声明:
文章中代码及相关语句为自己根据相应理解编写,文章中出现的相关图片为自己实践中的截图和相关技术对应的图片,若有相关异议,请联系删除。感谢。转载请注明出处,感谢。
By luoyepiaoxue2014
B站:https://space.bilibili.com/1523287361 点击打开链接
微博地址: https://weibo.com/luoyepiaoxue2014 点击打开链接
title: Spark系列
一、Transformation 高级算子
官网链接: https://spark.apache.org/docs/3.1.2/streaming-programming-guide.html#transformations-on-dstreams
1.1 updateStateByKey
updateStateByKey可以实现累计
package com.aa.sparkscala.streaming
import org.apache.log4j.{Level, Logger}
import org.apache.spark.SparkConf
import org.apache.spark.streaming.dstream.ReceiverInputDStream
import org.apache.spark.streaming.{Seconds, StreamingContext}
/**
* @Author AA
* @Project bigdatapre
* @Package com.aa.sparkscala.streaming
*/
object UpdateStateByKeyDemo {
def main(args: Array[String]): Unit = {
/**
* 1、程序入口
*/
Logger.getLogger("org").setLevel(Level.ERROR)
val conf = new SparkConf()
conf.setMaster("local[2]")
conf.setAppName("UpdateStateByKeyDemo")
val ssc = new StreamingContext(conf,Seconds(2))

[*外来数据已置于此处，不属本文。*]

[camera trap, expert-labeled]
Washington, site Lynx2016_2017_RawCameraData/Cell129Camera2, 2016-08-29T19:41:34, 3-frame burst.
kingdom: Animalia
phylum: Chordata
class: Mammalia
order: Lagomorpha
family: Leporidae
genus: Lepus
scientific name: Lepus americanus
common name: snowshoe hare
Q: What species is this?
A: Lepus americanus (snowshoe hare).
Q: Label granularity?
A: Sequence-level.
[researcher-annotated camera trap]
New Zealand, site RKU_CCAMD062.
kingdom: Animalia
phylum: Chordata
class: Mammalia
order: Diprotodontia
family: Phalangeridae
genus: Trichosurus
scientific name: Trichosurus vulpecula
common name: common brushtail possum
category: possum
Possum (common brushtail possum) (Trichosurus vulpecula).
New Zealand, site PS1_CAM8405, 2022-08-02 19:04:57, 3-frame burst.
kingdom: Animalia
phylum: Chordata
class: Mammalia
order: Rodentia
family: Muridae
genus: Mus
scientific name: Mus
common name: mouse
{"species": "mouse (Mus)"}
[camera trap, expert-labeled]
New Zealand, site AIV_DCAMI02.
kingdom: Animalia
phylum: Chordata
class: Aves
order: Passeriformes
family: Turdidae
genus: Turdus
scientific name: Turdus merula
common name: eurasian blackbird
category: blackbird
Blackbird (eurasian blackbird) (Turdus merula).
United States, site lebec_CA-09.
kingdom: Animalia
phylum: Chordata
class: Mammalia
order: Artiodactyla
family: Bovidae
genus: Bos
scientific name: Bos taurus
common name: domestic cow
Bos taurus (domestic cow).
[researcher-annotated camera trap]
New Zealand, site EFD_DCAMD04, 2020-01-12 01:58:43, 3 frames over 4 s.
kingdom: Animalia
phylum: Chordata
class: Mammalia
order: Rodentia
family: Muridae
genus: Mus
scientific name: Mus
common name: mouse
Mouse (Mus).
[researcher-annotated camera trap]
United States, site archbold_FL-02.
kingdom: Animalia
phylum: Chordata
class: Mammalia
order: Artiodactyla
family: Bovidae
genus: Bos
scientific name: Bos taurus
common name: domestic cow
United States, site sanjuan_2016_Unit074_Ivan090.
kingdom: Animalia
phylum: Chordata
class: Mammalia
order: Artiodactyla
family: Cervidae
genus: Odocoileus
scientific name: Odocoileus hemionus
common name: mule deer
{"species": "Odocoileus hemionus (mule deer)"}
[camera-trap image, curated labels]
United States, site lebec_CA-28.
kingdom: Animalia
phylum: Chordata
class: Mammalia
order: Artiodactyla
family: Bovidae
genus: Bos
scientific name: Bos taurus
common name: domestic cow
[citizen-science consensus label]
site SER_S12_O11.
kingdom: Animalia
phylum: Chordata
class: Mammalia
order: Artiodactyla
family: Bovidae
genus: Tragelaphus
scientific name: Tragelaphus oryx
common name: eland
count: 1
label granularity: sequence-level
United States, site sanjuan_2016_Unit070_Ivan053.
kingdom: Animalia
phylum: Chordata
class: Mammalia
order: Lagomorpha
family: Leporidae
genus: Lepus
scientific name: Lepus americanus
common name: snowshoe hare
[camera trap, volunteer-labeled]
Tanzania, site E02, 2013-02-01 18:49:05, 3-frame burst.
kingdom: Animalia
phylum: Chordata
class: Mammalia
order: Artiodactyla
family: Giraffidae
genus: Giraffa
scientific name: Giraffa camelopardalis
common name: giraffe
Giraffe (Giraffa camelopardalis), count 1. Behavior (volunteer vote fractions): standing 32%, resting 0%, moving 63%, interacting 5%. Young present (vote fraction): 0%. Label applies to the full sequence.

ssc.checkpoint("D://UpdateStateByKeyDemo_CheckPointDir")
/**
* 2、数据的输入
*/
val myDStream: ReceiverInputDStream[String] = ssc.socketTextStream("hadoop12",9991)
/**
* 3、数据的处理
*/
val wordDStream = myDStream.flatMap(_.split(" "))//hadoop hadoop hadoop
val wordAndOneDStream = wordDStream.map((_,1))
/**
* updateFunc: (Seq[V], Option[S]) => Option[S]
* 参数一:Seq[V]
* hadoop 1
* hadoop 1
* hadoop 1
* 分组:
* {hadoop,(1,1,1)} -> values (1,1,1)
*
* 参数二: Option[S]
* 当前的这个key的上一次的状态(历史的状态)
*
* Option:
* Some 有值
* None 没有值
* 返回值:
* 当前key出现的次数
*
*/
var resultDStream = wordAndOneDStream.updateStateByKey((values: Seq[Int], state: Option[Int]) => {
val currentCount = values.sum
val lastCount = state.getOrElse(0)
Some(currentCount + lastCount)
})
/**
* 4、数据的输出
*/
resultDStream.print()
/**
* 5、启动程序
*/
ssc.start()
ssc.awaitTermination()
ssc.stop()
}
}
1.2 mapWithState
代码
package com.aa.sparkscala.streaming
import org.apache.log4j.{Level, Logger}
import org.apache.spark.streaming._
import org.apache.spark.{SparkConf, SparkContext}
/**
* @Author AA
* @Project bigdatapre
* @Package com.aa.sparkscala.streaming
*
* MapWithStateAPIDemo 测试
*
* updateStateBykey 官网上能看到
* mapWithState 官方博客上面有,而且说测试过性能更好
*/
object MapWithStateAPIDemo {
def main(args: Array[String]): Unit = {
Logger.getLogger("org").setLevel(Level.ERROR)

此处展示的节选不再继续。